Doch auch die Einwohner finden es schade, dass die Vielfalt an Geschäften in Halle zunehmend schwindet. »Wirwohnen schon immer in Halle, es gab zwar noch nie so viele Geschäfte. Aber es sind in letzter Zeit auf jeden Fall weniger geworden«, sind sich Sabrina (24) und Magda (31), die auf dem Weg zur Arbeit in der Fußgängerzone unterwegs sind, einig.
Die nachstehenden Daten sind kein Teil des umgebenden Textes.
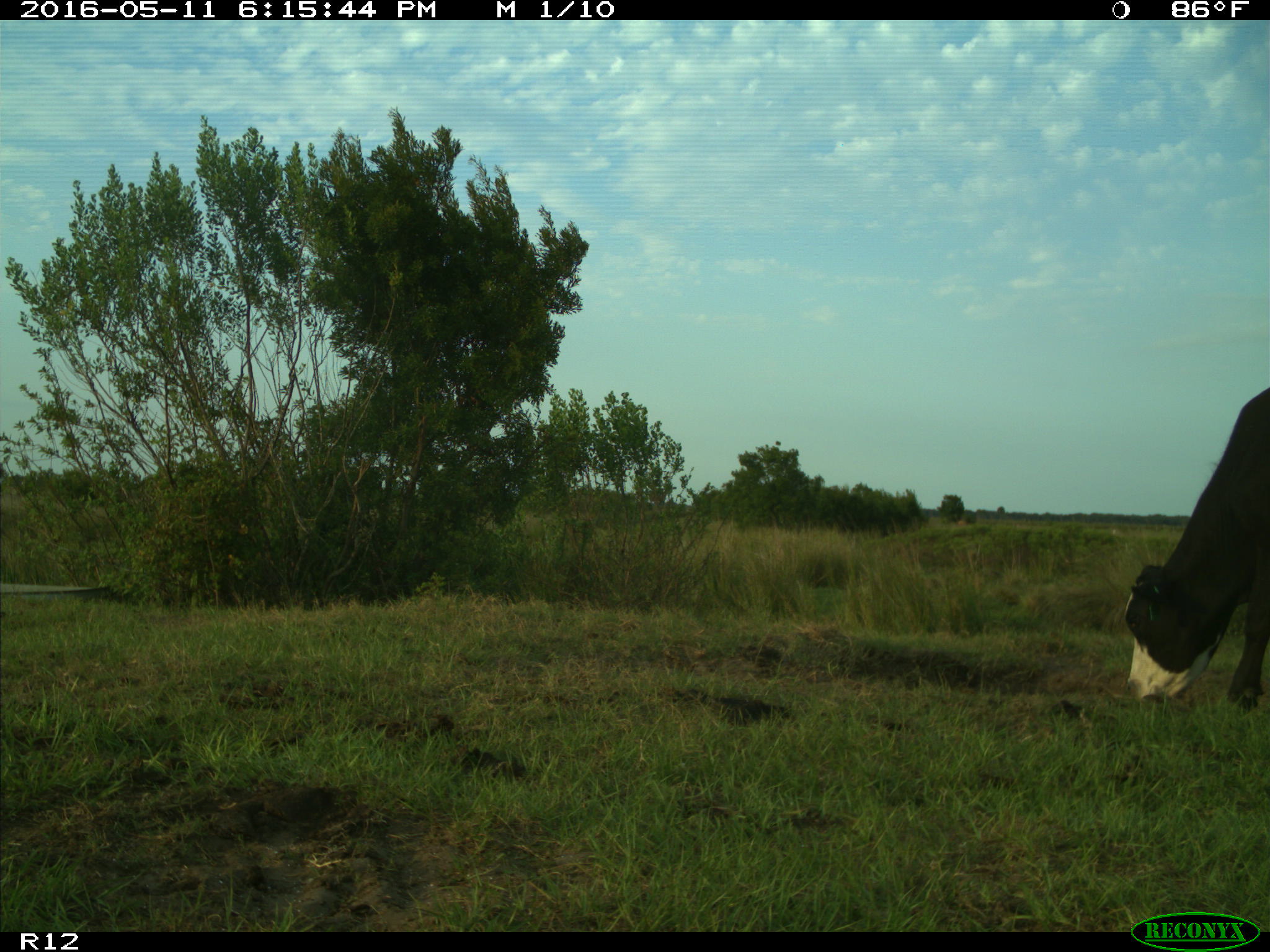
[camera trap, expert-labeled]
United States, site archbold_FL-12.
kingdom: Animalia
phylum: Chordata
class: Mammalia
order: Artiodactyla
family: Bovidae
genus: Bos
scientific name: Bos taurus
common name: domestic cow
Bos taurus (domestic cow).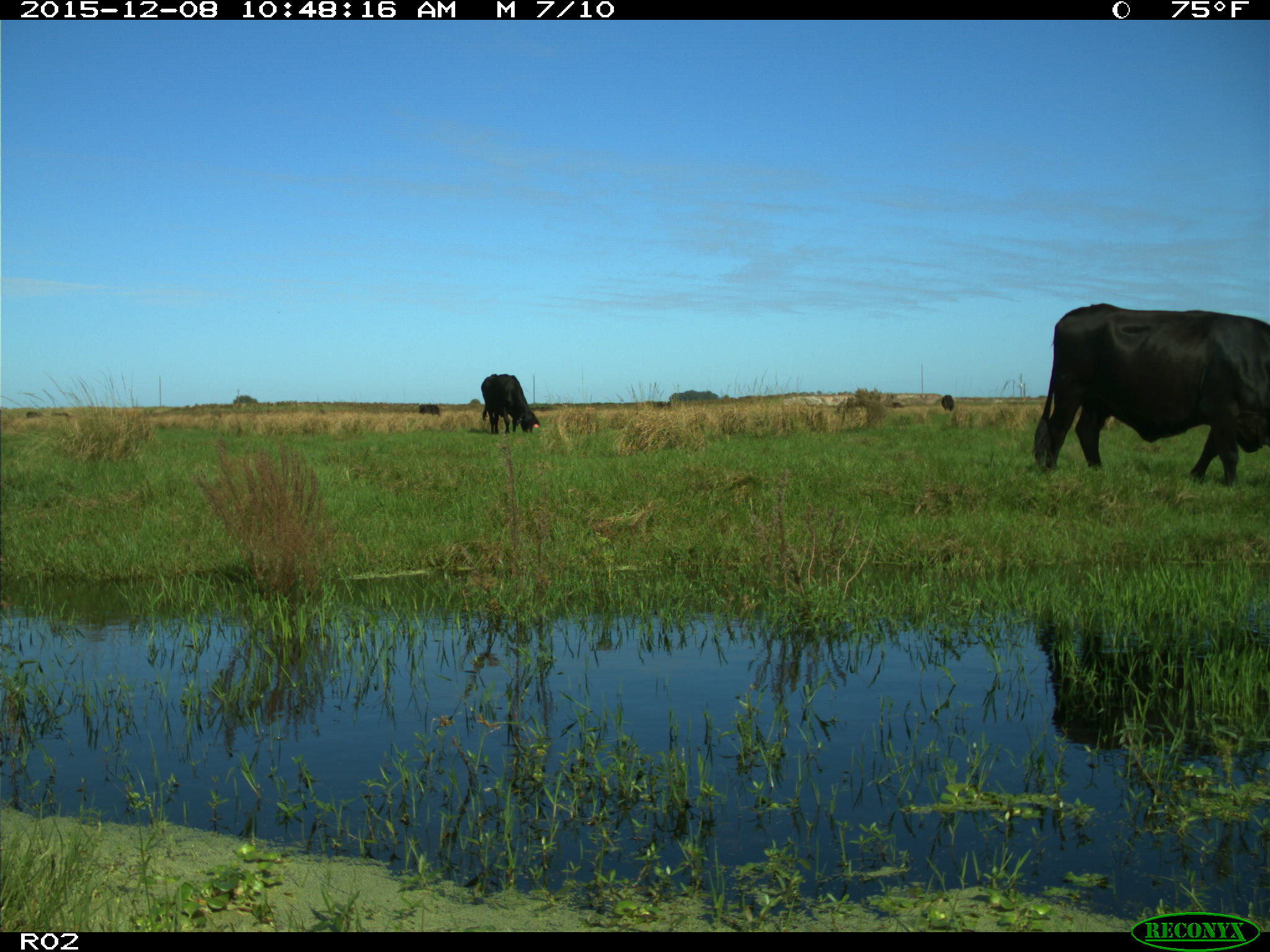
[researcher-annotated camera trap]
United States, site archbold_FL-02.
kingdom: Animalia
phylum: Chordata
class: Mammalia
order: Artiodactyla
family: Bovidae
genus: Bos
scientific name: Bos taurus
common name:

Thomas (26) studiert in Halle. Er meint: »Wenn ich mal Geschenke oder Kleidung kaufen muss, fahre ich eigentlich immer nach Leipzig. In Halle gibt es überhaupt keine Auswahl. Ich laufe eigentlich immer nur durch die Fußgängerzone, wenn ich zum Bahnhof muss und nie um durch die Geschäfte zu gehen«.

Aber wenn sich doch alle einig sind, wieso wird dann der Verfall der Stadt nicht aufgehalten ?

So steht auf jeden Fall fest: Wenn es mit Halle weiterhin bergab geht, dann hat die Stadt in zwanzig Jahren viel zu viel ihres eindeutig vorhandenen Potentials verschwendet. Und das wäre doch, für Einwohner, Ladeninhaber und Studenten, sehr schade.